学習塾側の面談の取り組みを改善した結果、問い合わせ数自体は昨年と変わらないにも関わらず、「問契率」が50.9%と、昨年比で倍以上の割合となりました。
このように、各指標ごとに数値化して、うまくいっていない箇所を改善していくことの重要性がお分かりいただけると思います。

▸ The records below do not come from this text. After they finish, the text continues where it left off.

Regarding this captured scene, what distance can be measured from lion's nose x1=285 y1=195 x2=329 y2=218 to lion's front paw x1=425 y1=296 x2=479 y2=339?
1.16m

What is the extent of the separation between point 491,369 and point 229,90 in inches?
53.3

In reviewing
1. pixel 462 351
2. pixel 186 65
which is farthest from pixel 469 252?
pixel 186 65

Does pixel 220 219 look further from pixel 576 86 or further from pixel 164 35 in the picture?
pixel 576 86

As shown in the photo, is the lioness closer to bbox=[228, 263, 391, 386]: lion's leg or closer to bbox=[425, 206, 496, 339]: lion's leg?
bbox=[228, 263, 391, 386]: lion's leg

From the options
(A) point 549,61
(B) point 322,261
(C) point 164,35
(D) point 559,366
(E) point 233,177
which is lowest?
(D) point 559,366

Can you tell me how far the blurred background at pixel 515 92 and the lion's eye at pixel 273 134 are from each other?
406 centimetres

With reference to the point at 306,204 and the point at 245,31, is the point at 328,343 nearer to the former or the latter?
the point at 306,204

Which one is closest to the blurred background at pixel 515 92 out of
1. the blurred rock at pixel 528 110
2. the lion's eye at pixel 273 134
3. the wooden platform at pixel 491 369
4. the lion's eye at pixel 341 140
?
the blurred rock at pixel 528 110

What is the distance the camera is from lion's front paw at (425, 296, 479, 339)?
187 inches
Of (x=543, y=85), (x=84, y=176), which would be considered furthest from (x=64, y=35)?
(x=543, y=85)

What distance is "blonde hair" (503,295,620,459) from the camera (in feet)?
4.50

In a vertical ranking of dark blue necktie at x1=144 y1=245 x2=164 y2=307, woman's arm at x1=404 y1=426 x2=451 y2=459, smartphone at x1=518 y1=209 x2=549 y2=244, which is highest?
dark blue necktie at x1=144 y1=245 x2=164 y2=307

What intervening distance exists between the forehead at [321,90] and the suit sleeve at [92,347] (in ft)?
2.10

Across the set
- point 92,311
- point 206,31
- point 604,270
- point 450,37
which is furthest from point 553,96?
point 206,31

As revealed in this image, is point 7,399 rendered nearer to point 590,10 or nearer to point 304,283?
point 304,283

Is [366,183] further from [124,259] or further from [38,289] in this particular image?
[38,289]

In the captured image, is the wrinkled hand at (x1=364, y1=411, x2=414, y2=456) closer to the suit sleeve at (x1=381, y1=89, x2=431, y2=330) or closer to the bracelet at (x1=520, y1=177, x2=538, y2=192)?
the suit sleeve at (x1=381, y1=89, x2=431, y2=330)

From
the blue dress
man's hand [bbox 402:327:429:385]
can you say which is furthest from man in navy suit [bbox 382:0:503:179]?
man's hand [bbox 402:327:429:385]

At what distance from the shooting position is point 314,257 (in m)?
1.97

結果として、3教室ともに昨年に比べ「問契率」を上げることができ、集客効果は上がったと言えるでしょう。
◆ 3教室共通の施策
この3教室には、共通して取り組んでいる施策が4点あります。
1.各指標(問面率/面契率/問契率)を月1回モニタリング
・数値化することにより、入会までのボトルネックを可視化
・特に「面契率」は、担当者のクロージング力によるところが大きいため、意識づけと定期的なスクリプトの見直し、持ち帰り用の資料の強化を行う
2.前年よりも具体的なターゲットに向けた“ポスティング”の実施
・小学生・中学生・高校生向け…など複数種類のチラシに変更
・ポスティング時期も「脱・前年どおり」
・定期試験の時期などを加味して試行錯誤する
3.「LINE公式アカウント」を活用し、継続的なアプローチを実施
・問い合わせ時、面談時にLINE公式アカウント登録を促す
・LINEの強味である「手軽なコミュニケーション」を活かし、しっかりフォローする
・定期的な情報発信を行い、「継続率」アップにもつなげる
4.問い合わせは即日対応を徹底
・「問面率」を改善、コントロールすることは困難
・問い合わせに即時かつ丁寧に対応する
・問い合わせ時にすでに自塾の魅力が伝わるようにする
・広告媒体(チラシ・GBPなど)を魅力的かつ伝わりやすいものに見直す
※「LINE公式アカウント」につきましては、下記のセミナー記事をご参照ください。
※集客については塾エイドの過去のセミナー動画もご覧ください。
▷「学習塾の集客手法を総復習!! 夏期にむけて“今効く”方法とは??」動画申込フォーム
集客の効果を上げていくためには、試行錯誤しながら継続的に取り組んでいくことが大切です。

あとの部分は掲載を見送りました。